======== TEXTE À LIRE ========

Chapitre du 19 septembre 2010

 

RB 11 – Comment célébrer les Vigiles le dimanche

 

            Je reprends aujourd’hui mon commentaire de la Règle de saint Benoît interrompu depuis quelques mois par quelques absences et par le traitement d’autres sujets d’actualité.  Nous sommes toujours au coeur de la longue série de chapitres de la Règle qui décrivent l’organisation de l’Office divin selon les divers temps du jour et de la nuit et les diverses saisons de l’année. Dans mon premier commentaire, il y a plusieurs années, j’avais traité rapidement ces chapitres, en les regroupant, puisque cette description détaillée de Benoît ne correspond pas à notre pratique actuelle.  Cette fois-ci je tiens à m’arrêter à chaque chapitre, parce qu’on y trouve ici et là quelques petites indications pratiques qui ont un grand poids spirituel et nous révèle la pensée de Benoît.

======== MATÉRIEL FOURNI ========

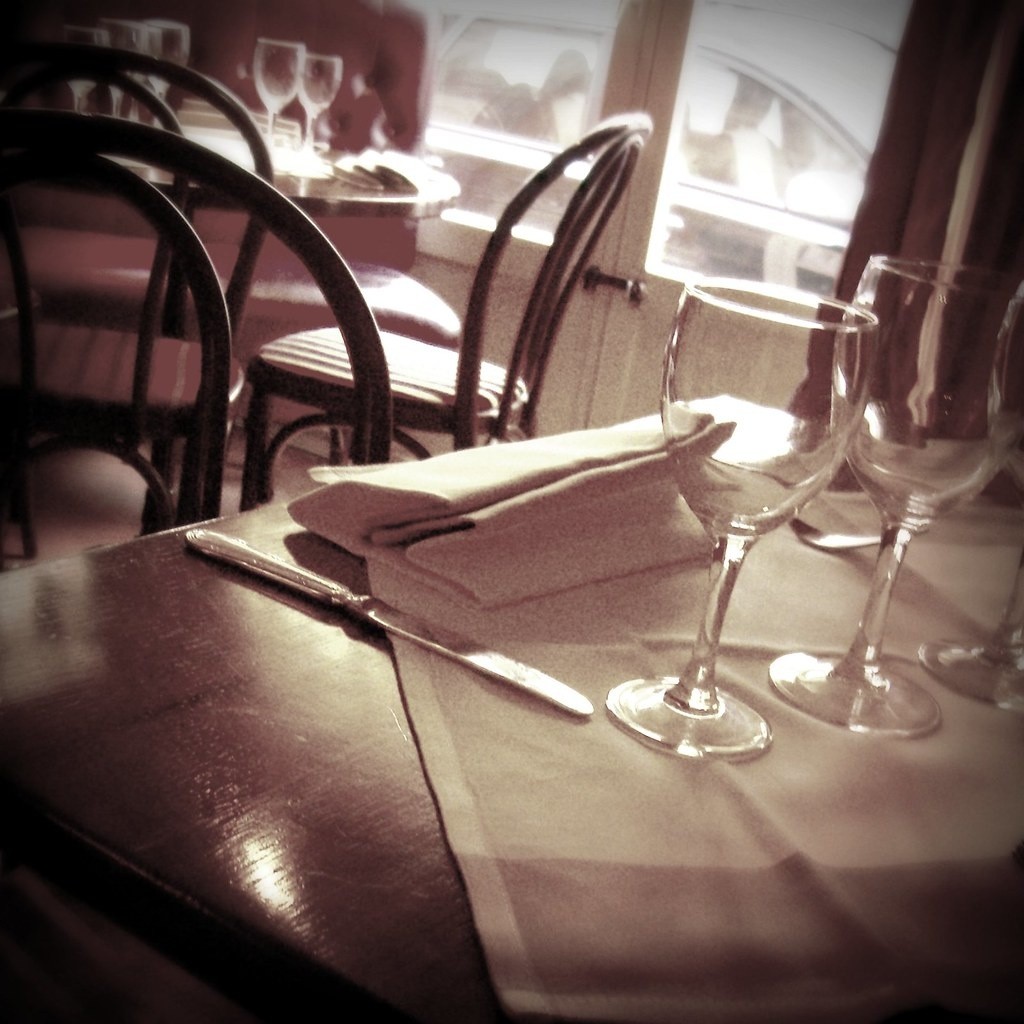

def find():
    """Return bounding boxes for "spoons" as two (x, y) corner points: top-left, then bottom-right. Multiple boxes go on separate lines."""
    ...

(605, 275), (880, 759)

========

- **ÉNONCÉ DE L'EXERCICE**
Citez le passage du texte à lire qui va de « RB 11 – Comment » jusqu'à « pensée de Benoît. » inclus, mot pour mot.

- **RÉPONSE COMPLÈTE**
RB 11 – Comment célébrer les Vigiles le dimanche

 

            Je reprends aujourd’hui mon commentaire de la Règle de saint Benoît interrompu depuis quelques mois par quelques absences et par le traitement d’autres sujets d’actualité.  Nous sommes toujours au coeur de la longue série de chapitres de la Règle qui décrivent l’organisation de l’Office divin selon les divers temps du jour et de la nuit et les diverses saisons de l’année. Dans mon premier commentaire, il y a plusieurs années, j’avais traité rapidement ces chapitres, en les regroupant, puisque cette description détaillée de Benoît ne correspond pas à notre pratique actuelle.  Cette fois-ci je tiens à m’arrêter à chaque chapitre, parce qu’on y trouve ici et là quelques petites indications pratiques qui ont un grand poids spirituel et nous révèle la pensée de Benoît.